What's a key decision and what's a dot to connect varies by app and by domain, but the upside is that generally most code by volume is dot connecting (and in some cases it's like 80-90% of the code), so if you draw the lines correctly, huge productivity boosts can be found with little downside.

But if you draw the lines wrong, such that AI is making key decisions, you will have a bad time. In that case, you are usually better off deleting everything it produced and starting again rather than spending time to understand and fix its mistakes.

Things that are typically key decisions:

- database table layout and indexes

- core types

- important dependencies (don't let the AI choose dependencies unless it's low consequence)

- system design—caches, queues, etc.

- infrastructure design—VPC layout, networking permissions, secrets management

- what all the UI screens are and what they contain, user flows, etc.

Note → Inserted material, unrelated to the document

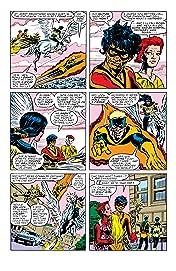 New Mutants (1983-1991) #76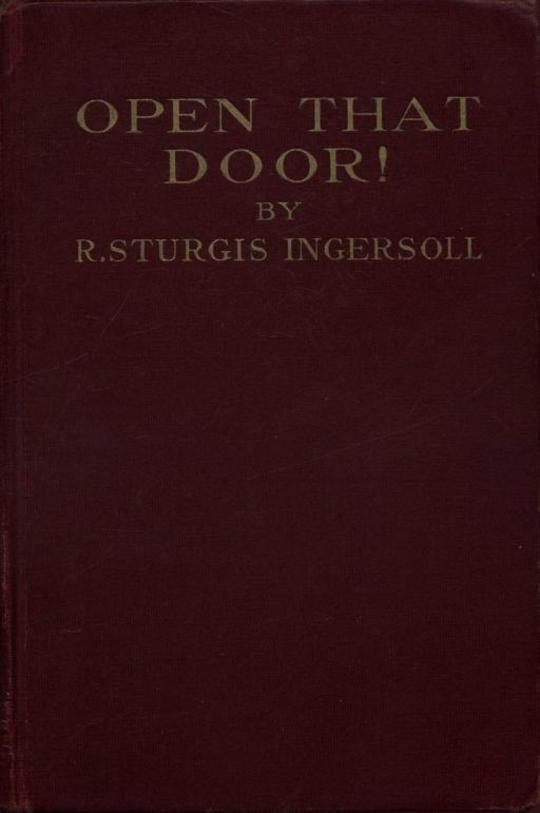 Open That Door!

- color scheme, typography, visual hierarchy

- what to test and not to test (AI will overdo it with unnecessary tests and test complexity if you let it)

- code organization: directory layout, component boundaries, when to DRY

Things that are typically dot connecting:

- database access methods for crud

- API handlers

- client-side code to make API requests

- helpers that restructure data, translate between types, etc.

- deploy scripts/CI and CD

- dev environment setup

- test harness

- test implementation (vs. deciding what to test)

- UI component implementation (once client-side types and data model are in place)

- styling code

- one-off scripts for data cleanup, analytics, etc.

That's not exhaustive on either side, but you get the idea.

AI can be helpful for making the key decisions too, in terms of research, ideation, exploring alternatives, poking holes, etc., but imo the human needs to make the final choices and write the code that corresponds to these decisions either manually or with very close supervision.